Verse 18 introduces the major topic of this passage, which one commentator has summarized as a discourse on “eschatological time anticipated in the present.”[i] Yet this summary is misleading since, for Paul, the condition of what has been referred to as “messianic” or “eschatological time” is not only anticipated in the present but overlaps with it and seems to participate actively in the shaping of events and attitudes: The Old and New Ages, as most modern commentators have pointed out, exist simultaneously, allowing elements of both aeons to be active during the transition.[ii] The eschatological framework of this passage must then be considered not only as reflecting a coming age which one awaits with ardent expectation but also as an authorizing force to be reckoned with in the present situation of the ecclesia and the Roman Empire.

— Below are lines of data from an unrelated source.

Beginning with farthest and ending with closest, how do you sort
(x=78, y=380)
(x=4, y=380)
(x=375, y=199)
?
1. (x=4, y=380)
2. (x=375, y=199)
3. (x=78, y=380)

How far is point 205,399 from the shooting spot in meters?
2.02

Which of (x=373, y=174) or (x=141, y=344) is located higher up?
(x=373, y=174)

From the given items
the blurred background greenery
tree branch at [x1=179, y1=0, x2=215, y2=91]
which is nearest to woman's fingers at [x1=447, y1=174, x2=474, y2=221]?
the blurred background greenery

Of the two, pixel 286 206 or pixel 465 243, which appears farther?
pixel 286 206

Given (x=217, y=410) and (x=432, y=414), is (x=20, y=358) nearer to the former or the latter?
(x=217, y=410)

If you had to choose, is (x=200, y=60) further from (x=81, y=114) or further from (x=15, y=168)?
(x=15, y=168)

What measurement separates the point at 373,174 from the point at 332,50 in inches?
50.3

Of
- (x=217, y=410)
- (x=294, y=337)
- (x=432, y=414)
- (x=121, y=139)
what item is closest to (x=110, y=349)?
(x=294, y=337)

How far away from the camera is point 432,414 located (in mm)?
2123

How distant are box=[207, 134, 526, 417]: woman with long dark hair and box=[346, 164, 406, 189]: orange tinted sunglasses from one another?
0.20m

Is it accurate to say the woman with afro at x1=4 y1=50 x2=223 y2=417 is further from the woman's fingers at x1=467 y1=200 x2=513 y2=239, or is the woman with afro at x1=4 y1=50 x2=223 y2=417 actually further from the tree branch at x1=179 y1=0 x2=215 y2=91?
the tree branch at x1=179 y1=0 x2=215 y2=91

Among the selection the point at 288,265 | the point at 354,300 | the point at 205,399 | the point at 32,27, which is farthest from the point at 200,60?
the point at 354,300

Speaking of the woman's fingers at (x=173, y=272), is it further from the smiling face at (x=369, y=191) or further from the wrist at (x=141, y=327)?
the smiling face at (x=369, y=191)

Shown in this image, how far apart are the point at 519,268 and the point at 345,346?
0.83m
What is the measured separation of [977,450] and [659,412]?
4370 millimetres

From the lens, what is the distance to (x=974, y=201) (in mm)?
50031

The peculiar temporality of Paul’s realized eschatology leads paradoxically to a state of pre-determined indeterminacy, a theme that Paul will build upon in the following verses, in which history unfolds according to the telos of God but humans and institutions experience a loss of agency. There is a significant gap between the expectations the believers have of their God and the raw reality of their lived experience in “the last days.” Consequently, this verse holds within it both the recognition of the violent conditions of the present (“the sufferings of this present time”) as well as a uniting hope for delivery from such conditions (“the glory about to be revealed to us”) to the extent that the violence of the believers’ material conditions is minimized by the promise of that glory. Yet the comfort of this promise is tempered with the following observation: Though all creatures experience this suffering and frustration (which, in this verse, is not restricted to suffering “on behalf of Christ”[iii]), the promise of salvation seems available only to a select few. It is this tension that Paul develops in the following verses in an eschatologically informed attempt to defer the resolution of inter-religious tensions by exploiting the radical possibility inherent in the heterogeneity of messianic time.


[i] Barrett, A Commentary on the Epistle to the Romans, 165.

[ii] See, for example, Ernest Best, The Letter of Paul to the Romans (Cambridge: Cambridge University Press, 1967), 98; Douglas J. Moo, The Epistle to the Romans (Grand Rapids, MI: Wm. B. Eerdmans, 1996), 26; Dunn, Romans 1-8, 486-487.

[iii] Moo, The Epistle to the Romans, 511.